The task: Copy every line of the rows below that contains the string "window", matching case exactly.
══════════
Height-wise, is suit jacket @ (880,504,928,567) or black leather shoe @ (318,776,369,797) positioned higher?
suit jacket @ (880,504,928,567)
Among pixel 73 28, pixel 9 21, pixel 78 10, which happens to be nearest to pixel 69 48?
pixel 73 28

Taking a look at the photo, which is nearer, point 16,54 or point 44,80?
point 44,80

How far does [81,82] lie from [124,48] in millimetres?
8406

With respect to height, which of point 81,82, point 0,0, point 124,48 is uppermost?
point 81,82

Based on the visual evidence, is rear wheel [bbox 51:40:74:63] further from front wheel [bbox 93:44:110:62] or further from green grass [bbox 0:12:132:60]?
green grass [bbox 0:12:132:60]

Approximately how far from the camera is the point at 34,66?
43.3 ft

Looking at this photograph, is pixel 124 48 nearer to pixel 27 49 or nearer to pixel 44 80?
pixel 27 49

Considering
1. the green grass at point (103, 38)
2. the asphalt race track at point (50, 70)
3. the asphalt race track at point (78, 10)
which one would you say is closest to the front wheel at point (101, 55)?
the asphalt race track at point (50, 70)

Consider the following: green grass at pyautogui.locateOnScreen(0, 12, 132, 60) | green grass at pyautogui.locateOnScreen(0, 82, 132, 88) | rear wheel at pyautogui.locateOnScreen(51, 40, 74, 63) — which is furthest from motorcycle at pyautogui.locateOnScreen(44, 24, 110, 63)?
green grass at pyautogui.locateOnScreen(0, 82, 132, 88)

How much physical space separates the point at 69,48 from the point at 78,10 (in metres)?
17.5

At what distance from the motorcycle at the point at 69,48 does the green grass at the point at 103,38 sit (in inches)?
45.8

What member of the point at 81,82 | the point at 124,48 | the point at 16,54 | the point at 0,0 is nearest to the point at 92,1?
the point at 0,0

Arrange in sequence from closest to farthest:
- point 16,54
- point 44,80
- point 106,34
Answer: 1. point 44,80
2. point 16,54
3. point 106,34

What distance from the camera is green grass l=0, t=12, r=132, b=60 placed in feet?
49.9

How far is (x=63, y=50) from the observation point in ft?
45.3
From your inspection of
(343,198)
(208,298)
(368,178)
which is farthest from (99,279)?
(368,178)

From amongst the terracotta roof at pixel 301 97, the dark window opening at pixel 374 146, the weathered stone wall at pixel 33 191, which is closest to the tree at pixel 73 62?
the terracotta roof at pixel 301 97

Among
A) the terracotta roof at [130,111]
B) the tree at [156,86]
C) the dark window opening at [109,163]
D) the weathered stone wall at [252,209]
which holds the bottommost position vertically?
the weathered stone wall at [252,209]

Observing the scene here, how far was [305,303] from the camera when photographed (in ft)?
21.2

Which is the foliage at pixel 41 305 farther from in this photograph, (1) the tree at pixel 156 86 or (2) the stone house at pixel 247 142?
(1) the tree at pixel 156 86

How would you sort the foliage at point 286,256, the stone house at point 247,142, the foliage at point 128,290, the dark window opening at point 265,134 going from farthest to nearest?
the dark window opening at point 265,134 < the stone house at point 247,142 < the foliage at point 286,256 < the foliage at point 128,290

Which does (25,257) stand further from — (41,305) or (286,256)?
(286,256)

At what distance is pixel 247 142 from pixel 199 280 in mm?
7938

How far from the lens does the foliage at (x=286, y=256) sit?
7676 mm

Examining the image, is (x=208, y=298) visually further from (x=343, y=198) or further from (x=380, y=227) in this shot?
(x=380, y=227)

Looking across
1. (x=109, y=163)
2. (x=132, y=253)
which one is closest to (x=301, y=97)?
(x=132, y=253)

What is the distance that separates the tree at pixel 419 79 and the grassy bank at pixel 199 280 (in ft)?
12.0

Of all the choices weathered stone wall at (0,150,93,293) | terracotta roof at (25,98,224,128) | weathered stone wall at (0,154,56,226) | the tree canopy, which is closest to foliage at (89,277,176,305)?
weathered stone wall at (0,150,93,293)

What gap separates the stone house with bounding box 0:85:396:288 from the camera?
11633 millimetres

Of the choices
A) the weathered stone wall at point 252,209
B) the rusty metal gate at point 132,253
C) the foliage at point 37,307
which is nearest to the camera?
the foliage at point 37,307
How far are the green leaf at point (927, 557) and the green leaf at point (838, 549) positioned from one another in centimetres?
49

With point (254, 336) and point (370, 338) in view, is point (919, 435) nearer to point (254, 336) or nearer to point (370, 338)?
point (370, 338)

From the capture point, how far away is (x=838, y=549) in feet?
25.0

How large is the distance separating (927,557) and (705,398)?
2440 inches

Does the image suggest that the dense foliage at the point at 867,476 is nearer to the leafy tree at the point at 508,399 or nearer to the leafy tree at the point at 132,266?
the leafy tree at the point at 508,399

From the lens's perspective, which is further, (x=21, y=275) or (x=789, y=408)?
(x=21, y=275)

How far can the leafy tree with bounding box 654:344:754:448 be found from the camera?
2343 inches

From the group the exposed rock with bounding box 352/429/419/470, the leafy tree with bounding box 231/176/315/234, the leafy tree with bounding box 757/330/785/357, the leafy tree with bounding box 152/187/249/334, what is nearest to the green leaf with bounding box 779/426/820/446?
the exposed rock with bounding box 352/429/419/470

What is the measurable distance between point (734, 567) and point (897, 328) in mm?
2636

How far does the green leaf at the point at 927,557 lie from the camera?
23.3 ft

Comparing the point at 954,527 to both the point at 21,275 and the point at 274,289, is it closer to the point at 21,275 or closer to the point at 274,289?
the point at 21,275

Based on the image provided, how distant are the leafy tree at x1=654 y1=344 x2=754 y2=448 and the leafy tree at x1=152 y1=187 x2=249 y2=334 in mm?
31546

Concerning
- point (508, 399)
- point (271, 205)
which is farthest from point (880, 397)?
══════════
Problem solution:
From amongst the terracotta roof at pixel 301 97, the dark window opening at pixel 374 146, the weathered stone wall at pixel 33 191, which is closest to the tree at pixel 73 62?
C) the dark window opening at [109,163]
How would you sort the foliage at point 286,256, the stone house at point 247,142, the foliage at point 128,290, the dark window opening at point 265,134 going from farthest to nearest?
the dark window opening at point 265,134 < the stone house at point 247,142 < the foliage at point 286,256 < the foliage at point 128,290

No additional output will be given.